Против часовой | страница 7
А прошлое у Наташи действительно было. Однажды, когда она была еще девушкой, она получила предсказание.
Глава 3. Предсказание
Это случилось, когда она приехала к родителям на каникулы между вторым и третьим курсом – бабушки Стужиной уже не было в живых, и в случае чего посоветоваться Наташе стало не с кем.
Наташа, конечно, еще не знала тогда, что это лето – последнее лето и ее юности, и родительского дома: ранней зимой умрет отец, который всегда так баловал единственную дочь. Именно потому, что это лето оказалось последним, сейчас все и помнилось до каждой милой подробности: до запаха перегретой пыли на их улице Маяковского, до россыпей земляники вокруг столба – двадцать минут на электричке, – отмечающего границу Европы и Азии, до сарафанчиков с фестонами, которые бывали на ней и на Нельке, ее подруге с первого класса, когда они по вечерам отправлялись гулять в сквер у гостиницы
Большой Урал – дразнили за эти фестончики друг друга Маша с
Уралмаша, до сводящей ноги ледяной воды в Шарташе несмотря на жару за тридцать, нередкую для Урала, до строчек одного модного тогда в городе поэта из Политехнического:
Я сяду в трамвай номер десять,
Доеду на Ленина пять, даже до горчинки холодного пива “Исетское”, которое они пили с ребятами из их школы, теперь тоже студентами, – не поступивших призвали в армию, – в кафе, носившем такое же, что и пиво, имя.

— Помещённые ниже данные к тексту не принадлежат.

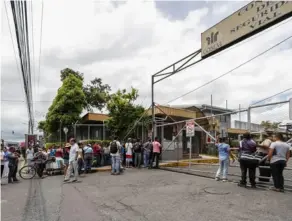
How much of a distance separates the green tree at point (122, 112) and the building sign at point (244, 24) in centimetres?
955

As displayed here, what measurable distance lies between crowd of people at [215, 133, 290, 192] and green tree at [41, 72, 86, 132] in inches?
809

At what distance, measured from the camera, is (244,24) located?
1051 cm

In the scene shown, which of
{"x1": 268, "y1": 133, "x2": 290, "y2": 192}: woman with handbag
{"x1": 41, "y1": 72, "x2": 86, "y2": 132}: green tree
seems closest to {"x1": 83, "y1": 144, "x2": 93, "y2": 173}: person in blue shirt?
{"x1": 268, "y1": 133, "x2": 290, "y2": 192}: woman with handbag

Мальчики, впрочем, теперь держались с ними настороженно, восхищенно, почтительно. Что ж, Нелька была будущая артистка, со второго раза поступила в театральное училище, а Наташа и вовсе обреталась нынче в столице и, шутка сказать, училась в Московском университете на историческом – туда и поступить-то невозможно… Наташа и Нелька важничали, строили из себя девушек высшего общества, никто и не думал за ними ухаживать, одни умные разговоры, это было и досадно, и смешно, а вот теперь вспоминалось уже как нечто восхитительное, потому, наверное, что никогда-никогда больше не повторится.
Не повторится и тогдашняя атмосфера отчего дома, тоже торжественная, потому что Наташа, очень повзрослевшая с прошлых каникул, отдалившаяся, вызывала и у родителей чуть ни благоговение. Наташа наслаждалась: она лежала по полчаса в ванне с разведенным в ней шампунем – пены для ванн тогда еще не продавали – и читала Огонек,
что выписывал отец; прежде ей этого никогда не позволили бы, отец эти самые свои Огоньки аккуратно складывал стопкой на комоде, а теперь, подмокшие, со сморщенными страницами, они вряд ли годились в коллекцию; по ночам она не гасила свет долго за полночь, и была бы жива бабушка Стужина, она б тоже такого не попустила – относилась к электричеству и к счетчику с строгим повседневным вниманием и рачительностью; наконец, никогда прежде мать не кивала бы так согласно и покорно, если б Наташа отодвинула тарелку с недоеденным, а нынче, когда Наташа весело говорила берегу фигуру, мама, торопясь, частила конечно-конечно, доченька…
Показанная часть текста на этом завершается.